Vyronas Gialouris indes schaudert beim Gedanken, dass die kältesten Wochen erst noch bevorstehen. Um der Kälte in seiner Wohnung beizukommen, greift er zu unorthodoxen Methoden: „Ohne Heizung ist meine Wohnung unbewohnbar. Klar, ich kann mich einpacken wie ein Bär. Aber das ist doch kein Zustand. Genauso wenig wie die Tatsache, dass ich meinen ganzen Mut zusammen nehmen muss, um zu duschen. Ich habe so meine Tricks. Bevor ich ins Bad gehe, gebe ich Alkohol in einen Metallbehälter, zünde ihn an und lasse das Feuer einige Minuten brennen. Warm wird es davon auch nicht, aber es ist dann wenigstens nicht mehr so eisig im Bad.“

Düstere Prognose für 2013, aber Plus im Budget

Noch mindestens zwei Jahre lang müssen sich die Griechen durch ihre schwere Krise kämpfen, denn erst ab 2015 wird die Wirtschaft wieder wachsen. Vorerst aber wird sich die Lage nach Prognosen der Wirtschaftsprüfer Ernst & Young noch verschärfen: Allein heuer wird die Wirtschaft demnach wieder um 4,3 Prozent schrumpfen, die Arbeitslosigkeit auf 28 Prozent hochschnellen.

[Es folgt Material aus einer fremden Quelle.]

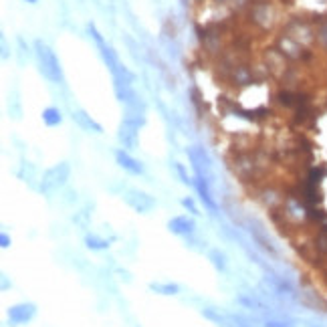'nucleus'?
Instances as JSON below:
<instances>
[{"mask_svg": "<svg viewBox=\"0 0 327 327\" xmlns=\"http://www.w3.org/2000/svg\"><path fill=\"white\" fill-rule=\"evenodd\" d=\"M29 3H37V0H29Z\"/></svg>", "mask_w": 327, "mask_h": 327, "instance_id": "obj_15", "label": "nucleus"}, {"mask_svg": "<svg viewBox=\"0 0 327 327\" xmlns=\"http://www.w3.org/2000/svg\"><path fill=\"white\" fill-rule=\"evenodd\" d=\"M0 247H3V249H9V247H11L9 234H0Z\"/></svg>", "mask_w": 327, "mask_h": 327, "instance_id": "obj_13", "label": "nucleus"}, {"mask_svg": "<svg viewBox=\"0 0 327 327\" xmlns=\"http://www.w3.org/2000/svg\"><path fill=\"white\" fill-rule=\"evenodd\" d=\"M43 121H45L47 125H57V123H61V113H59L57 109H47V111L43 113Z\"/></svg>", "mask_w": 327, "mask_h": 327, "instance_id": "obj_10", "label": "nucleus"}, {"mask_svg": "<svg viewBox=\"0 0 327 327\" xmlns=\"http://www.w3.org/2000/svg\"><path fill=\"white\" fill-rule=\"evenodd\" d=\"M325 232H327V226H325Z\"/></svg>", "mask_w": 327, "mask_h": 327, "instance_id": "obj_16", "label": "nucleus"}, {"mask_svg": "<svg viewBox=\"0 0 327 327\" xmlns=\"http://www.w3.org/2000/svg\"><path fill=\"white\" fill-rule=\"evenodd\" d=\"M149 289L151 291H155V293H161V295H176L180 289H178V285H172V283H166V285H159V283H151L149 285Z\"/></svg>", "mask_w": 327, "mask_h": 327, "instance_id": "obj_8", "label": "nucleus"}, {"mask_svg": "<svg viewBox=\"0 0 327 327\" xmlns=\"http://www.w3.org/2000/svg\"><path fill=\"white\" fill-rule=\"evenodd\" d=\"M168 228L174 232V234H190L194 230V220L188 218V216H176L168 222Z\"/></svg>", "mask_w": 327, "mask_h": 327, "instance_id": "obj_5", "label": "nucleus"}, {"mask_svg": "<svg viewBox=\"0 0 327 327\" xmlns=\"http://www.w3.org/2000/svg\"><path fill=\"white\" fill-rule=\"evenodd\" d=\"M39 57H41V65H43V71L47 73V77H51V79H59L61 77V73H59V65H57V59H55V55L47 49V47H43L41 43H39Z\"/></svg>", "mask_w": 327, "mask_h": 327, "instance_id": "obj_4", "label": "nucleus"}, {"mask_svg": "<svg viewBox=\"0 0 327 327\" xmlns=\"http://www.w3.org/2000/svg\"><path fill=\"white\" fill-rule=\"evenodd\" d=\"M267 327H287V325H283V323H277V321H269V323H267Z\"/></svg>", "mask_w": 327, "mask_h": 327, "instance_id": "obj_14", "label": "nucleus"}, {"mask_svg": "<svg viewBox=\"0 0 327 327\" xmlns=\"http://www.w3.org/2000/svg\"><path fill=\"white\" fill-rule=\"evenodd\" d=\"M210 257H212V261H214V267H216V269H220V271H224V257H222L218 251H212V255H210Z\"/></svg>", "mask_w": 327, "mask_h": 327, "instance_id": "obj_11", "label": "nucleus"}, {"mask_svg": "<svg viewBox=\"0 0 327 327\" xmlns=\"http://www.w3.org/2000/svg\"><path fill=\"white\" fill-rule=\"evenodd\" d=\"M35 315H37V307L33 303H19V305H13L9 309V319L13 323H17V325L29 323Z\"/></svg>", "mask_w": 327, "mask_h": 327, "instance_id": "obj_2", "label": "nucleus"}, {"mask_svg": "<svg viewBox=\"0 0 327 327\" xmlns=\"http://www.w3.org/2000/svg\"><path fill=\"white\" fill-rule=\"evenodd\" d=\"M85 242H87V247H89L91 251H105V249L109 247V240L97 238V236H93V234H89V236L85 238Z\"/></svg>", "mask_w": 327, "mask_h": 327, "instance_id": "obj_9", "label": "nucleus"}, {"mask_svg": "<svg viewBox=\"0 0 327 327\" xmlns=\"http://www.w3.org/2000/svg\"><path fill=\"white\" fill-rule=\"evenodd\" d=\"M115 157H117V161H119V166L123 168V170H127V172H131V174H141L143 172V168H141V164L139 161H135L131 155H127L125 151H117L115 153Z\"/></svg>", "mask_w": 327, "mask_h": 327, "instance_id": "obj_7", "label": "nucleus"}, {"mask_svg": "<svg viewBox=\"0 0 327 327\" xmlns=\"http://www.w3.org/2000/svg\"><path fill=\"white\" fill-rule=\"evenodd\" d=\"M196 188H198V194H200V198H202V202L212 210V212H216V202L212 200V196H210V188H208V178H202V176H196Z\"/></svg>", "mask_w": 327, "mask_h": 327, "instance_id": "obj_6", "label": "nucleus"}, {"mask_svg": "<svg viewBox=\"0 0 327 327\" xmlns=\"http://www.w3.org/2000/svg\"><path fill=\"white\" fill-rule=\"evenodd\" d=\"M125 200H127V204H129L133 210H137V212H149V210L155 206V200H153L149 194H143V192H137V190L127 192Z\"/></svg>", "mask_w": 327, "mask_h": 327, "instance_id": "obj_3", "label": "nucleus"}, {"mask_svg": "<svg viewBox=\"0 0 327 327\" xmlns=\"http://www.w3.org/2000/svg\"><path fill=\"white\" fill-rule=\"evenodd\" d=\"M182 204H184V206H186V208H188V210H190V212H192V214H200V212H198V208H196V204H194V200H192V198H184V200H182Z\"/></svg>", "mask_w": 327, "mask_h": 327, "instance_id": "obj_12", "label": "nucleus"}, {"mask_svg": "<svg viewBox=\"0 0 327 327\" xmlns=\"http://www.w3.org/2000/svg\"><path fill=\"white\" fill-rule=\"evenodd\" d=\"M69 164H57V166H53L51 170H47V174L43 176V182H41V190L43 192H53L57 190L59 186H63L69 178Z\"/></svg>", "mask_w": 327, "mask_h": 327, "instance_id": "obj_1", "label": "nucleus"}]
</instances>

Einzig gute Nachricht: Die Mühen der Sparprogramme beginnen Früchte zu tragen. In den ersten elf Monaten des Vorjahres hat Griechenland erstmals seit Jahren einen primären Budgetüberschuss (vor Schuldzinsen) erzielt. Das Plus betrug 2,3 Milliarden Euro. Im Vergleichszeitraum 2011 lag das Minus im Budget noch bei 3,6 Milliarden Euro. Ein echtes ausgeglichenes Budget unter Berücksichtigung des Schuldendienstes liegt allerdings noch in weiter Ferne.